You father and I left you with Grandmommie for five days while we attended Uncle Shan and Aunt Sydney’s wedding. Grandmommie said you slept in every day and never threw a tantrum or a bowl across the room. Either Grandmommie is one hell of a liar or you pulled one hell of a snow job on the one person in our family who is likely to leave you the most valuable inheritance. Well done, grasshopper. Next up: Grandpa, who will be visiting for the rest of the week. That man bought Krystal hamburgers with coupons SO YOU KNOW he’s sitting on a lifetime savings of cash. Our economic future rests in your hands. No pressure.

The first two days away were thrilling, not because we were away from you but because we got to sleep in past 6 AM on not just one morning BUT TWO WHOLE MORNINGS IN A ROW. And then I started to miss you inexplicably and achingly. At first I was mad about this because we had paid an exorbitant amount of money to Delta Airlines to take us away from you, to get some quality US time, and there I was spending our US time pining for YOU, you who were getting your butt wiped by one of the most powerful women in Avon. But then I started seeing other kids your age and thinking about how big or little you were in comparison and I realized that my life has been changed forever, in the sense that I missed you more than I ever missed my old life. I thought about your incessant babbling, your obsessive-compulsive way of opening and closing boxes, the way you REFUSE to keep any hair-restraining device in place on your head. On the plane ride home we saw a girl two days older than you who had not one hair on her head and I turned to your father and said, “Our daughter, I think she has all the hair in the world for all the babies.” We could prove this scientifically, we think.

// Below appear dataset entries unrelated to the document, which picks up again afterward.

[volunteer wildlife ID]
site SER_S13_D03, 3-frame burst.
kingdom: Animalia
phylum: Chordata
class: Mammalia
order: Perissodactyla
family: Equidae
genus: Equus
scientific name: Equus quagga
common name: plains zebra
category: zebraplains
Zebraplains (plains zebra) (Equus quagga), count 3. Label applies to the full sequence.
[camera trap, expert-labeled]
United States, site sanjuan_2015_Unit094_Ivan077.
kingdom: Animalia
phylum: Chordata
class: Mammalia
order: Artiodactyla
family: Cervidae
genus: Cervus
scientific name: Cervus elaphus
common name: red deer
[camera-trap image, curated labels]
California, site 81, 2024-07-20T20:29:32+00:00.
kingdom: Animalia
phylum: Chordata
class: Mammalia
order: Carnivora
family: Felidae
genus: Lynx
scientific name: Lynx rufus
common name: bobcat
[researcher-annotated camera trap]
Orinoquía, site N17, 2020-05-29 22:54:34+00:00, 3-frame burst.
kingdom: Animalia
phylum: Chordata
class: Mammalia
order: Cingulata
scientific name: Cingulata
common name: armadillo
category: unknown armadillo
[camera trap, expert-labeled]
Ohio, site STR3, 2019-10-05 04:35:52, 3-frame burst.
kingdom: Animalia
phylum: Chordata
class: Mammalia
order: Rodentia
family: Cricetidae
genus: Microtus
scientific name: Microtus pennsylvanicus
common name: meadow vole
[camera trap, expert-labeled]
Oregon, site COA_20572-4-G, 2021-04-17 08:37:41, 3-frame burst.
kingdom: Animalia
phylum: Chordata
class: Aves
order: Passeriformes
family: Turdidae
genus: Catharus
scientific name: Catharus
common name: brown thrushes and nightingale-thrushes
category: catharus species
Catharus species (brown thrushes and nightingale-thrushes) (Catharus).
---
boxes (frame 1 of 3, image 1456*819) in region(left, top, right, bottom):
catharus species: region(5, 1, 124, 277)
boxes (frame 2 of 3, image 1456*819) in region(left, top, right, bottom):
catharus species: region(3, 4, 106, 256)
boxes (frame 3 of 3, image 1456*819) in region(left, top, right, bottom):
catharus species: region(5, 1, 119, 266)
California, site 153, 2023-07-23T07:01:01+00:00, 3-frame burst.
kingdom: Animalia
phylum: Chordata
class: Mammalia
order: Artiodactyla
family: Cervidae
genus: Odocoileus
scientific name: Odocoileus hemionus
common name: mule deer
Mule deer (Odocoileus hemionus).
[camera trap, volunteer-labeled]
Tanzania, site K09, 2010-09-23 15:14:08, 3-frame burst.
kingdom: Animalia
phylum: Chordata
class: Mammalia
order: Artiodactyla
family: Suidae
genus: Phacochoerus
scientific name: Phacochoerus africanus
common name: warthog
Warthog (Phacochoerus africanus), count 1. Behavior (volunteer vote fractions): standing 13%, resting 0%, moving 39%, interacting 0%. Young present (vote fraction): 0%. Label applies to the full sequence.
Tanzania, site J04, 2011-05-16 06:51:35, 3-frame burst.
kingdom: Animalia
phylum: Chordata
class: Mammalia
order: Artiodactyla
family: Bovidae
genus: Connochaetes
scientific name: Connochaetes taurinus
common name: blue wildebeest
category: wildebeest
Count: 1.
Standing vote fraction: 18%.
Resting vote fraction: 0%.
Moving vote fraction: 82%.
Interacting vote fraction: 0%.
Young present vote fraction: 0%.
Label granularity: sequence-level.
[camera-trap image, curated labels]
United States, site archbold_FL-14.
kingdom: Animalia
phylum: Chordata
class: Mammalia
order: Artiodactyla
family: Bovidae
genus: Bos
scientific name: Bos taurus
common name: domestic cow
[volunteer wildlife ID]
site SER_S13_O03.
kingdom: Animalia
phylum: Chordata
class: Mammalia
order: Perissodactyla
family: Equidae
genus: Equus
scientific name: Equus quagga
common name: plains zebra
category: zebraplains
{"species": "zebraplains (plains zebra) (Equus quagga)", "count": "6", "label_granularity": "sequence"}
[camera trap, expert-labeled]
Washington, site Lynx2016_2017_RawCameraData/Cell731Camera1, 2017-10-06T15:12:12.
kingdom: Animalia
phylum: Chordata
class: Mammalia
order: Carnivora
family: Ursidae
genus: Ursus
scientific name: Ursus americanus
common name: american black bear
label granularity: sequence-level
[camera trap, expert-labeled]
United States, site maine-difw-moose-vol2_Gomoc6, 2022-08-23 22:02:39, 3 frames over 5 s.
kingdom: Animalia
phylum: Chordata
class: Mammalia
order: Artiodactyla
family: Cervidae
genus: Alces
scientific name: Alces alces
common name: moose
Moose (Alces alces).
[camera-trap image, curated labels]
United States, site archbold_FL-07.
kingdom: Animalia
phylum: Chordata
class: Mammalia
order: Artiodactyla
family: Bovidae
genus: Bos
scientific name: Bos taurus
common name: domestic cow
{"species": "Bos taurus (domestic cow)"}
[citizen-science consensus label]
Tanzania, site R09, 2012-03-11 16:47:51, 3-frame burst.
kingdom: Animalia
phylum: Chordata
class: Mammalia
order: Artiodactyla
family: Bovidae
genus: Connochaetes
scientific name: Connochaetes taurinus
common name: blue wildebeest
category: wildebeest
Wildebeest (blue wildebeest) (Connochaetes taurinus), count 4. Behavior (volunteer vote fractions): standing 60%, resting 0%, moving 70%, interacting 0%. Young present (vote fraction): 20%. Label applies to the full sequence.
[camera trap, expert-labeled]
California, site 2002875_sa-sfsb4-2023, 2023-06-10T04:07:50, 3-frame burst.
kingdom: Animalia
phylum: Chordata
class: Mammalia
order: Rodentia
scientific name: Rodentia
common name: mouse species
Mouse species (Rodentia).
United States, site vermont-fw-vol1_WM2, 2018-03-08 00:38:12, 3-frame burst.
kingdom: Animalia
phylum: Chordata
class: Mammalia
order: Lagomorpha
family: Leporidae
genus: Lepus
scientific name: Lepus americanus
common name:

Grandmommie brought you to the airport to pick us up and when we turned the corner to see you sitting there in her arms you looked at us like, “Wait a minute. Don’t I know you?” You then reached out for me and hugged me. I held you and smelled the infant sweat on your neck so glad to be back in your arms, to have your crazy hair tickling my face. On the way to pick up Chuck I sat in the front seat turned around just staring at you memorizing all your features again like multiplication tables on flash cards. We tried to get you to say Mama and Daddy, but instead you sat there bleating a string of the most complicated consonants and vowels that could not be recreated by any modern recording device, an alien language that made perfect sense to you as indicated by your hand gestures and dramatic pauses. Then we played our screaming game where you scream and then I scream just like you and then you scream just like me, and this goes on and on while your father navigates traffic. The game always ends when your father looks at me and poses, “Do you like this game? Because I’m not so sure this game is all that fun, you know, for those of us SITTING NEXT TO YOU.”

This month you’ve started sleeping in one relatively large chunk in the middle of the day, and I say relatively because one person’s pond is another person’s ocean. I’m not complaining that one day you’ll sleep for only an hour and the next day you’ll sleep for three hours because AT LEAST YOU ARE SLEEPING. You’ll now drink from a straw, but not from a sippy cup. One day you’ll eat two hot dogs for lunch, the next day nothing. One day you’ll like going to the park, the next day you act as if driving to the park is like driving over a cliff to your death. I JUST NEVER KNOW. You want to be picked up, you want to be put down. You want that book, no, THAT book, NO THAT BOOK! GOD! THHHHAAAAAAT BOOK. I imagine that this is what it’s like to be married to a mean drunk.

But you know what? I’m having a lot of fun, no really. We’ll play together in your room for hours in the morning taking your shoes out of their boxes and stacking them in little shoe walls. You’ll use my body as your personal jungle gym, always crawling back over me if you go anywhere in the room. And when we do find a book that you can agree on and you hand it to me and sit and my lap and listen as I read each and every page often looking up at my face to see how the words come out of my mouth, I remember people telling me that it would get so much better and I have a feeling that this is what they were talking about.